The indirection of outb, iowrite and friends

The {in,out}{b,w,l} functions of the kernel provide the mechanism for reading from and writing to what we may describe as port I/O (PIO). The API is not architecture specific and thus present in most architectures and used by a wide variety of device drivers. However the mechanism to support PIO varies widely between architectures and so under-the-hood these functions are a little more complex than first meets the eye. We’ll focus on the ARM implementation – this is interesting as this is an architecture that doesn’t provide I/O instructions or an I/O address space – yet despite this it’s still possible to write a driver that can talk to a device via I/O.

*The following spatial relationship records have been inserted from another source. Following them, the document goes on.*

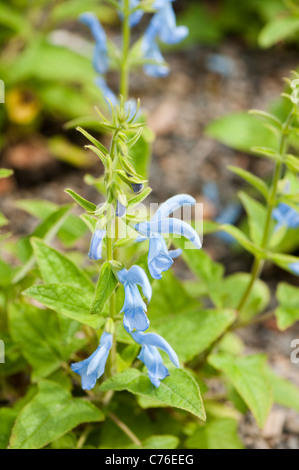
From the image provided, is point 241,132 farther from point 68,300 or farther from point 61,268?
point 68,300

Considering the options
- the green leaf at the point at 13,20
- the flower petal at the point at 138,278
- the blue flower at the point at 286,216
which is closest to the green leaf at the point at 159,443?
the flower petal at the point at 138,278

Let’s start by taking a look at the default implementation provided by include/asm-generic/io.h. The outb function, as follows, wraps up a __raw_writeb inside some barriers:

#ifndef outb
#define outb outb
static inline void outb(u8 value, unsigned long addr)
        __raw_writeb(value, PCI_IOBASE + addr);

The first point to note here is that we’re using the everyday writeb function to write an address within our processor’s memory address space. In other words this is memory mapped I/O (MMIO). The I/O address we are writing to is just another address in our large address space. This makes sense for ARM as this architecture doesn’t support I/O – unlike x86 it has no CPU instructions for issuing I/O transactions, it has no separate bus for I/O transactions and it has no separate address space for them either. (And just in case you’re wondering, x86 doesn’t use the default implementation as per include/asm-generic/io.h – it instead provides its own in arch/x86/include/asm/io.h – look for the BUILDIO macros – they simply translate to the ‘out’ assembly instruction.)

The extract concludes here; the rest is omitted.